#### [What you need to do]
Collect every line of the records below that contains the string "instances".

#### [Source material]
>> BEGIN
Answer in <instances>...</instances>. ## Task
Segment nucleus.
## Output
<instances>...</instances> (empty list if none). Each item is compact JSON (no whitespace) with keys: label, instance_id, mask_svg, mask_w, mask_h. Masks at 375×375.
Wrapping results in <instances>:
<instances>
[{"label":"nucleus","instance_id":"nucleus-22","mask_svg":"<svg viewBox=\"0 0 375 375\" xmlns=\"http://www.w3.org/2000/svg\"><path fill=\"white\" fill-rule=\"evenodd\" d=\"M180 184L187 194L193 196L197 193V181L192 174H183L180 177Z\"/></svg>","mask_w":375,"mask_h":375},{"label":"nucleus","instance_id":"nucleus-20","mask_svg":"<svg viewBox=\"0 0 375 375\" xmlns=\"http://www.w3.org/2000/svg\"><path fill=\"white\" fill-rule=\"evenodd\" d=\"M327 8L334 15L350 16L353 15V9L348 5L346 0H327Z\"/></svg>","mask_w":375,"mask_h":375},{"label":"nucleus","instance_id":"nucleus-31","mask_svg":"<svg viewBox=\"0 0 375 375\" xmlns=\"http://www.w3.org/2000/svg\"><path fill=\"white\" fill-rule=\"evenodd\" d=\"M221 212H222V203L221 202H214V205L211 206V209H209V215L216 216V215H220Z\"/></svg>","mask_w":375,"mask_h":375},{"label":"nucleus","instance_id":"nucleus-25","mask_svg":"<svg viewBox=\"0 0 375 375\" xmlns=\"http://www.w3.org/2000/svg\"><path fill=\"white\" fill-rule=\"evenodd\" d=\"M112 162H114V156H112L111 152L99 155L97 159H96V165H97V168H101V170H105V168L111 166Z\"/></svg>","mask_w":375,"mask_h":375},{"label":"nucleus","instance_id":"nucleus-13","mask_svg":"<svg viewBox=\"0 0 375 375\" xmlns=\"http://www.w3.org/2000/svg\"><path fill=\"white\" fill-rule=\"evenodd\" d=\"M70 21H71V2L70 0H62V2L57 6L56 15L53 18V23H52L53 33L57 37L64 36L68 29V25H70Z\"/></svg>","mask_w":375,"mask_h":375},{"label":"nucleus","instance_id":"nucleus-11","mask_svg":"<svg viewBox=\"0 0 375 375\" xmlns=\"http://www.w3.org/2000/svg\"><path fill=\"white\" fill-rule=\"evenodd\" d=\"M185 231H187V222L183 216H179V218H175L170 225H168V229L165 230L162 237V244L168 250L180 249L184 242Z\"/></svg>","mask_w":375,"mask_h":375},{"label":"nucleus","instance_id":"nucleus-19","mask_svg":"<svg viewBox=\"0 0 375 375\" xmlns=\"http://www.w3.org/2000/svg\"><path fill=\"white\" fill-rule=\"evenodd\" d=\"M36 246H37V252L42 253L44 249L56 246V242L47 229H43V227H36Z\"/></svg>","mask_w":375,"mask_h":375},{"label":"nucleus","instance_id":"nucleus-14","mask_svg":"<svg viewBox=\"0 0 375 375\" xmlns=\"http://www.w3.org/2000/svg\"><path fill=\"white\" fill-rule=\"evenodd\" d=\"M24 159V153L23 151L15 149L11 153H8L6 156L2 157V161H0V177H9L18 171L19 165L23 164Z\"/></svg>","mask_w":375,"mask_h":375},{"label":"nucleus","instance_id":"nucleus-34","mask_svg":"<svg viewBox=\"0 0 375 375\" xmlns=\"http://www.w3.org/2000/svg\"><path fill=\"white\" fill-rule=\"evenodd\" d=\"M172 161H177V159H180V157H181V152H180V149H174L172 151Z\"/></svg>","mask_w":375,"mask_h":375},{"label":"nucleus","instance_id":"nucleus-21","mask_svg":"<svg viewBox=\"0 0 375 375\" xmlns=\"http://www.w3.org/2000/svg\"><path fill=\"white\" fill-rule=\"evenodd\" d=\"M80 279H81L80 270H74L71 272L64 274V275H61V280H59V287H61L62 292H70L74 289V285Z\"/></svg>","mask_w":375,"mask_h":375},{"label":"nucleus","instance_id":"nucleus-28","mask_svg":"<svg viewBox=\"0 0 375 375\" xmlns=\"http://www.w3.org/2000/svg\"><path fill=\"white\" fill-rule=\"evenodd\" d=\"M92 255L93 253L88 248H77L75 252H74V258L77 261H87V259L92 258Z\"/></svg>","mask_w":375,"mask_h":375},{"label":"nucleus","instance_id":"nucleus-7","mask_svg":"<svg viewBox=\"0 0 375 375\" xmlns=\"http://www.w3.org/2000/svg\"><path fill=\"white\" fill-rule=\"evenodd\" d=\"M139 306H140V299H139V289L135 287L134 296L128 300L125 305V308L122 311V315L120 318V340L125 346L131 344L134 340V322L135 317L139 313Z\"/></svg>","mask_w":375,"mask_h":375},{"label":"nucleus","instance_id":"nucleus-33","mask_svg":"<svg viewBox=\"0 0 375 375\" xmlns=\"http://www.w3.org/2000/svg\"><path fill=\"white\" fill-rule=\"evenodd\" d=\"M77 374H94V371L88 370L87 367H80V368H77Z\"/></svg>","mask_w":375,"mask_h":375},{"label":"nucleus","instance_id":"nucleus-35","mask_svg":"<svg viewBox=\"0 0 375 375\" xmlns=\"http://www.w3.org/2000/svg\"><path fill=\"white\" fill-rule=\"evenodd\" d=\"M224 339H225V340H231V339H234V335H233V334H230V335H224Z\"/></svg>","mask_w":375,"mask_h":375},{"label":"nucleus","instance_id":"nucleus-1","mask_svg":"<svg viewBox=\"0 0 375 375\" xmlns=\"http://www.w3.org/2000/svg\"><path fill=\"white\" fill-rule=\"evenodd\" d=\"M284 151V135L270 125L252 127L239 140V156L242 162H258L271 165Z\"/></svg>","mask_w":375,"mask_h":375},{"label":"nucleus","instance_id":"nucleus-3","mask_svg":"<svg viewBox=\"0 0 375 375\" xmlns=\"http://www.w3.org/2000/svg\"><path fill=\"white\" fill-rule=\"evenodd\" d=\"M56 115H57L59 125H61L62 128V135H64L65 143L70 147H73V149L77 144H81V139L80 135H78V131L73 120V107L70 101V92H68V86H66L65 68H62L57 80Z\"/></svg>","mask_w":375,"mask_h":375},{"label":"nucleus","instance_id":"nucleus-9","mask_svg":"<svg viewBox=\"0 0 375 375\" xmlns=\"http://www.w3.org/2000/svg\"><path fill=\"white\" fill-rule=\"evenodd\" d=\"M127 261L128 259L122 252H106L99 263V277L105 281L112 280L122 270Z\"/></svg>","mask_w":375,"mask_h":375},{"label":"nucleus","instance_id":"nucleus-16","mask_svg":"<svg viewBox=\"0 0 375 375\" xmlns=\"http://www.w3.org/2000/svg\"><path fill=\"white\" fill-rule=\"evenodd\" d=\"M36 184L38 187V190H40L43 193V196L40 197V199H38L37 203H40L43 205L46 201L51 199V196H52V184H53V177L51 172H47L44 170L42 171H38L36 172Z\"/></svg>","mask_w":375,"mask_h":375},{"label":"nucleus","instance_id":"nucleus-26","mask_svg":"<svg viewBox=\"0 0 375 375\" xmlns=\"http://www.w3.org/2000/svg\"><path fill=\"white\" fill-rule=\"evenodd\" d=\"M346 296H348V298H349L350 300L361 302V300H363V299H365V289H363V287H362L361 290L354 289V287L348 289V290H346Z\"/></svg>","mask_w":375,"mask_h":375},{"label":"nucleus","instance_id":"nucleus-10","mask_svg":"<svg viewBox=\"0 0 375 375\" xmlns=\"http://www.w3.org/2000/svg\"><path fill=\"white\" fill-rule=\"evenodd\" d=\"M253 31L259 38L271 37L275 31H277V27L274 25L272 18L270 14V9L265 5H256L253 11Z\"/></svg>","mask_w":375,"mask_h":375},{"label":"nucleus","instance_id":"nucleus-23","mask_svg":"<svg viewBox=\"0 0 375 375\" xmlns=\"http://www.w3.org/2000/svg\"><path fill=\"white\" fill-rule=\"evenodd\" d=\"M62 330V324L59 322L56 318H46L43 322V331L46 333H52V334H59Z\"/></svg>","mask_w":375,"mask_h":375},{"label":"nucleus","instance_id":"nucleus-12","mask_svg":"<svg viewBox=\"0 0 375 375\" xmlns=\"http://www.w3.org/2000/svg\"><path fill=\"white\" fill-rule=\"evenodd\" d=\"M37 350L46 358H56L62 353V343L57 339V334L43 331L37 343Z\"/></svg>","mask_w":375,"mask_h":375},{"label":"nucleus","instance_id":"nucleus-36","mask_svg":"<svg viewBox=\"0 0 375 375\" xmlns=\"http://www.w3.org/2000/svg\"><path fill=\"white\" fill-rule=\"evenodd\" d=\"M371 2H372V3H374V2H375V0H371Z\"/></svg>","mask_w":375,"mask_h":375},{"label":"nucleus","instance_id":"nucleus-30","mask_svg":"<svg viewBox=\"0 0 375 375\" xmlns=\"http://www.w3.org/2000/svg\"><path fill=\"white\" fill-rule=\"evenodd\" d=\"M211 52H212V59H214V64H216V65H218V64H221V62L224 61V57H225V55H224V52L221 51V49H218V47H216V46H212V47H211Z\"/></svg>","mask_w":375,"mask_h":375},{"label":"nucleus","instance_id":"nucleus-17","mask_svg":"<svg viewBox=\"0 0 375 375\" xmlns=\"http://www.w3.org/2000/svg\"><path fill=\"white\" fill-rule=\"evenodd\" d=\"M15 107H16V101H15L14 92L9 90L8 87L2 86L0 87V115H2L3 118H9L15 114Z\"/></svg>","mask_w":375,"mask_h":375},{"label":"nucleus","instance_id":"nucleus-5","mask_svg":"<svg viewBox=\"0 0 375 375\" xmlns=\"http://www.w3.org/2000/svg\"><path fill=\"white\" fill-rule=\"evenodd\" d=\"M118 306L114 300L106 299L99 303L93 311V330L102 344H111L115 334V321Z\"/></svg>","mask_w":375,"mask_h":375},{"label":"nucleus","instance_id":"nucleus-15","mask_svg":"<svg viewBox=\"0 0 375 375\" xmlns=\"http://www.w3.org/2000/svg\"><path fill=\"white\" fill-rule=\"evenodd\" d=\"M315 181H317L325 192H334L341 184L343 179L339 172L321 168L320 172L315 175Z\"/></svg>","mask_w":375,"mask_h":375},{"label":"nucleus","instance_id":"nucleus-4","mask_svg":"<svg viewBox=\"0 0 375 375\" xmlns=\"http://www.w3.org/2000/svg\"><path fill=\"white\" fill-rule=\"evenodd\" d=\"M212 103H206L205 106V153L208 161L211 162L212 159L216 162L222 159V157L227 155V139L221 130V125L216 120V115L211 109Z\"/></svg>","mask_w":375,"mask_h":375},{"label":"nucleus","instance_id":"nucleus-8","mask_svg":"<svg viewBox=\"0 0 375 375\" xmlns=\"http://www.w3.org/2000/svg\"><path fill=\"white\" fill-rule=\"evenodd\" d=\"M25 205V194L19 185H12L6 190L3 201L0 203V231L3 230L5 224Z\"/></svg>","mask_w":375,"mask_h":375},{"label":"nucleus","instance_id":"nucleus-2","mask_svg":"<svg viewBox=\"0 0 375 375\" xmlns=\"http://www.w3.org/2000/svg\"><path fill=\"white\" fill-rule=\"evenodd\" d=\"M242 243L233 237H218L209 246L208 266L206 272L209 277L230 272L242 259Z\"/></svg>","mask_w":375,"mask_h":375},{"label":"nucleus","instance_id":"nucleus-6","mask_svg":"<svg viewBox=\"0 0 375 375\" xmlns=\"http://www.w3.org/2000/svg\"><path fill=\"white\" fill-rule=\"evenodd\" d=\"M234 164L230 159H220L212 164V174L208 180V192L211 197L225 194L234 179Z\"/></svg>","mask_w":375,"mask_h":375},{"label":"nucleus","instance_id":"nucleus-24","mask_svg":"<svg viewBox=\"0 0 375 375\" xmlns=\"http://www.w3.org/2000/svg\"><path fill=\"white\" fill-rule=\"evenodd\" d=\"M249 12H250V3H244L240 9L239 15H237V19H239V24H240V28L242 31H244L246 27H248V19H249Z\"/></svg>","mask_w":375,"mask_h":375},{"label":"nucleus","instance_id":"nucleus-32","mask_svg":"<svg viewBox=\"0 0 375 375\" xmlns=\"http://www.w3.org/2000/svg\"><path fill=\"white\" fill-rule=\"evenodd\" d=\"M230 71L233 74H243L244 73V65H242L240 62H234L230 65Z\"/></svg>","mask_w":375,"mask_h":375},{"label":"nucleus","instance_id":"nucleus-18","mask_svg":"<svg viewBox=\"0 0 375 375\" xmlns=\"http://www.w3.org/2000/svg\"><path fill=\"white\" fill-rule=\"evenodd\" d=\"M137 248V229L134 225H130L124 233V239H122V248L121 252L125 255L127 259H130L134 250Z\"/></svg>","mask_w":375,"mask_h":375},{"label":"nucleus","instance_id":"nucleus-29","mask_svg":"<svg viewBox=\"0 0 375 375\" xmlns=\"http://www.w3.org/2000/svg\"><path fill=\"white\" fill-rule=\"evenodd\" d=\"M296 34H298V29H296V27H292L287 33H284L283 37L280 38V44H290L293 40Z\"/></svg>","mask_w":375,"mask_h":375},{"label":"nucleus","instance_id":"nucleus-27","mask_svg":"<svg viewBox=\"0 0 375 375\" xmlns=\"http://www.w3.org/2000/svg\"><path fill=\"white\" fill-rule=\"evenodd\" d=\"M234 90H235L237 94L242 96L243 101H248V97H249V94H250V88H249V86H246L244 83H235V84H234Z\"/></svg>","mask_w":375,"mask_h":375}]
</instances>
>> END
#### [Task solution]
Answer in <instances>...</instances>. ## Task
<instances>...</instances> (empty list if none). Each item is compact JSON (no whitespace) with keys: label, instance_id, mask_svg, mask_w, mask_h. Masks at 375×375.
Wrapping results in <instances>:
<instances>
</instances>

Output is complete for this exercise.